Add bench-serve workload contracts#406
Conversation
|
I pushed one more harness increment at af365f7. Workload mode now honors --repetitions, records each case repetition, and adds per-case variance summaries for latency, TTFT, generation throughput, content size, policy-timeout failures, and quality failure rate. Validation is green locally and in CI run 24879357737. Local checks run: /opt/ai-runtime/venv-live/bin/python -m pytest -q tests/test_bench_serve.py tests/test_metrics.py
/opt/ai-runtime/venv-live/bin/python -m black --check vllm_mlx/bench_serve.py vllm_mlx/cli.py tests/test_bench_serve.py
/opt/homebrew/bin/uvx ruff check vllm_mlx/bench_serve.py vllm_mlx/cli.py tests/test_bench_serve.py --select E,F,W --ignore E402,E501,E731,F811,F841
git diff --check |
|
I pushed one more small addition at fa40b8f: direct SQLite output for both prompt sweeps and workload runs. Additional local validation: /opt/ai-runtime/venv-live/bin/python -m pytest -q tests/test_bench_serve.py tests/test_metrics.py
/opt/ai-runtime/venv-live/bin/python -m black --check vllm_mlx/bench_serve.py vllm_mlx/cli.py tests/test_bench_serve.py
/opt/homebrew/bin/uvx ruff check vllm_mlx/bench_serve.py vllm_mlx/cli.py tests/test_bench_serve.py --select E,F,W --ignore E402,E501,E731,F811,F841
git diff --check
/opt/ai-runtime/venv-live/bin/python -m vllm_mlx.cli bench-serve --workload examples/bench_serve_workload.json --model test-model --url http://127.0.0.1:1 --request-timeout-s 1 --output /tmp/bench-workload-out.db --format sqlite --scrape-metrics false
sqlite3 /tmp/bench-workload-out.db "select count(*), min(case_id), max(repetition) from bench_serve_workload;"CI is green on run 24879845684. |
janhilgard
left a comment
There was a problem hiding this comment.
Review: Add bench-serve workload contracts
Nice feature — this fills a real gap between raw prompt sweeps and production qualification. The design is well-thought-out: keeping policy_timeout_ms as comparison evidence rather than a hard pass/fail is the right call.
Things I like
- Clean separation between sweep mode and workload mode — no existing behavior changed.
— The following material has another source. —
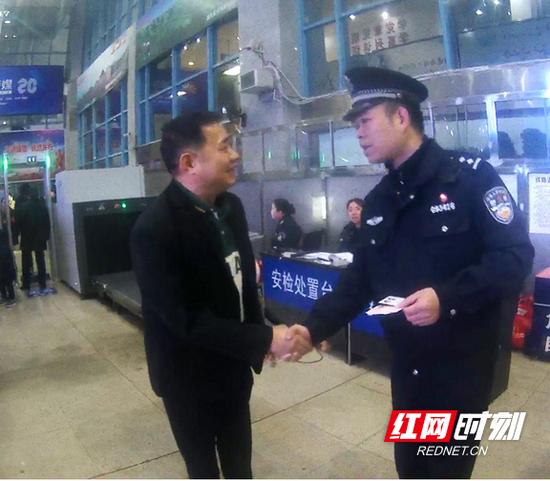 艾先生改签最近的列车前往广州与亲人会合。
request_pathsupport — avoids duplicating large prompt bodies in the workload JSON.- Variance tracking with
--repetitionsand per-case min/median/max summaries. - SQLite output for longitudinal comparisons is practical and well-implemented.
- Cache policy controls (
before-run,before-case) — critical for meaningful cold-start benchmarks. - Backward-compatible
parse_status_responseaccepting bothactive_memory_gband legacyactive_gbkeys. - Comprehensive test coverage — ~600 lines of new tests covering loading, quality checks, summaries, runners, formatters, and SQLite.
Suggestions
-
SQL injection in
_write_sqlite_rows(line ~1596): Thetableand column names are interpolated directly into SQL strings. While they're currently controlled by constants, consider using an allowlist check or at minimum an assertion thattablematches^[a-z_]+$. This is a defense-in-depth concern if someone later passes user input here. -
quality_failuresvsfailuresduplication insummarize_workload_results(lines ~1381 and ~1388): Both compute the same list (not r["quality"]["ok"]). One of them can be removed:quality_failures = [r for r in results if not r["quality"]["ok"]] # ... failures = [r for r in results if not r["quality"]["ok"]] # same as quality_failures
-
Missing
request_timeout_spropagation tohttpx.AsyncClient: Inrun_workload_case, theclientis created inrun_bench_serve_workloadwith the timeout, butstream_chat_completionreceives the client without any per-request timeout override. If a case has a very long expected runtime (e.g. 100K-token generation), the global transport timeout applies. This is probably fine for now, but worth documenting thatrequest_timeout_sis the HTTP transport ceiling for all cases. -
--formatdefault changed from"table"toNone(cli.py line ~1453): The fallback logic (args.format or "json"for workloads,args.format or "table"for sweeps) works, butNoneas a default with downstreamorfeels fragile. Consider using a sentinel or documenting the tri-state clearly. -
Workload example (
examples/bench_serve_workload.json): The"I cannot"entry inforbidden_regexcould be confusing — it's a plain string, not a regex. Works fine withre.search, but a comment in the docs noting that patterns are Python regex (where literal strings are valid) would help users. -
Minor:
_normalize_cache_policysilently normalizes underscores to hyphens. The CLIchoicesonly list hyphenated forms. If someone passesbefore_casein the workload JSON defaults, it works but isn't documented.
Questions
- Is there a plan to add a
--workloadoption to thevllm-mlx-benchstandalone tool as well, or is this intentionally limited tobench-serve(running server only)? - For the
jsoncheck invalidate_quality_checks: should it also validate against a JSON schema (e.g. checking required keys), or is that considered out of scope?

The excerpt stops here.